Figure 3. Example of an image with a cutout augmentation

The Visual BERT model was retrained using the new training metadata and the same hyperparameters. The performance of the model was evaluated on an unseen testing dataset, measuring accuracy and AUROC.

Throughout the process, we iteratively refined the inclusion of pseudo-labeled memes based on analysis and domain knowledge. However, we discovered that incorporating model-selected pseudo-labeled memes did not improve the performance metrics as expected.

We realized that using semi-supervised learning without human review and modification was infeasible. Therefore, we manually reviewed 822 pseudo-labeled hateful memes and identified only 282 as potentially valid. These 282 cherry-picked pseudo-labeled memes were incorporated into the training metadata, but even after retraining the model, the performance metrics did not show significant improvement.

Experiments and Results

Our objective was to enhance the performance metrics of the baseline model, Visual Bert COCO, with the goal of achieving human-like accuracy (84.7%) in classifying hateful memes. We used the Memotion Dataset 7K and employed semi-supervised learning to enrich the original Facebook AI training data.

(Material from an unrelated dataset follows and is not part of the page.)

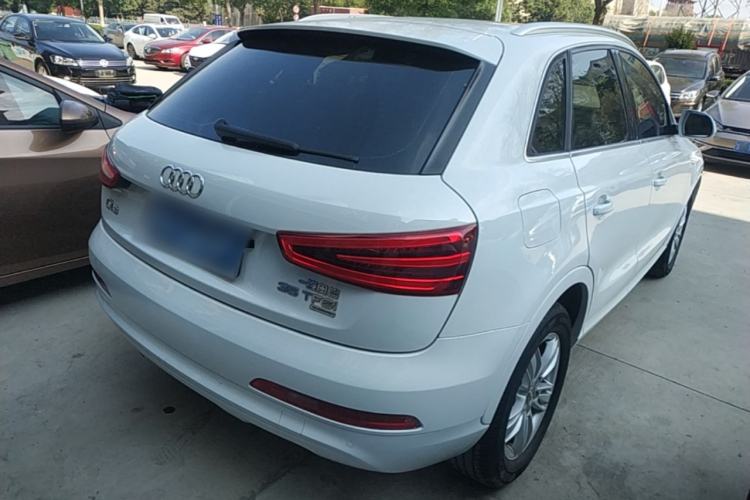 Used Audi Q3 2015 35 TFSI quattro Technology Edition Rear Right 45 Deg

We undertook three stages of incremental training and data analysis. The main performance metrics used were accuracy and AUROC. The baseline model was fine-tuned using the original Facebook AI data and two sets of hyperparameters. The loss function was set as cross-entropy with the optimization algorithm as Adam. The visual embedding dimension was set as 2048.

Two optimal sets of hyperparameters were found via grid search. Following that, three stages of training data enrichment were undertaken. We observed that despite the increase and manual modification of pseudo labels in the training metadata, the model’s performance did not significantly improve.

We identified a gap in the data assumption between testing and pseudo-labeled training metadata. The self-attention layer, a unique feature of Visual BERT, played a critical role in this process.

Model Hyperparameters 1 2
Steps 3000 3500
Learning Rate 0.3 0.6
Learning Rate Decay warmup linear warmup cosine
Warm Up Steps 2000 500
Batch Size 32 80
Optimizer Learning Rate 5e-5 5e-5

Table 1: Best model hyperparameters

Dataset Model Validation Acc. Validation AUROC Test Acc. Test AUROC
Hateful Memes (Baseline) 1 68.33 73.59 70.30 75.23
  2 70.37 72.91 72.60 76.84
HM + Memotion 328 1 71.30 74.07 72.35 76.87
  2 74.26 74.57 73.10 78.45
HM + Memotion 328 + Pseudo-labeled 1,534 1 69.07 75.00 69.80 75.88
  2 70.00 75.28 72.30 77.83
HM + Memotion 328 + Filtered Pseudo-labeled 282 1 70.56 75.14 71.90 76.55
  2 68.33 73.50 69.85 74.28

Table 2: Model performance

Figure 4. Training and validation losses

Future Work

In the future, potential avenues of research could include introducing new classification layers, pretraining on additional datasets like COCO for improved transfer learning, using better text encoders to replace the BERT text encoder, and using external sources for additional image content information. Altering model architecture may enhance performance but requires detailed knowledge of current models.


Our exploration sought to improve performance in the Hateful Memes Challenge by using a semi-supervised learning technique to introduce more data into the training set. Despite various approaches, we found that semi-supervised learning for hateful meme detection is challenging without human interaction and filtering. We also found that adding different structured data to the training dataset did not substantially impact model performance. It is our hope that these insights will inform future work to help reduce hate speech prevalence online.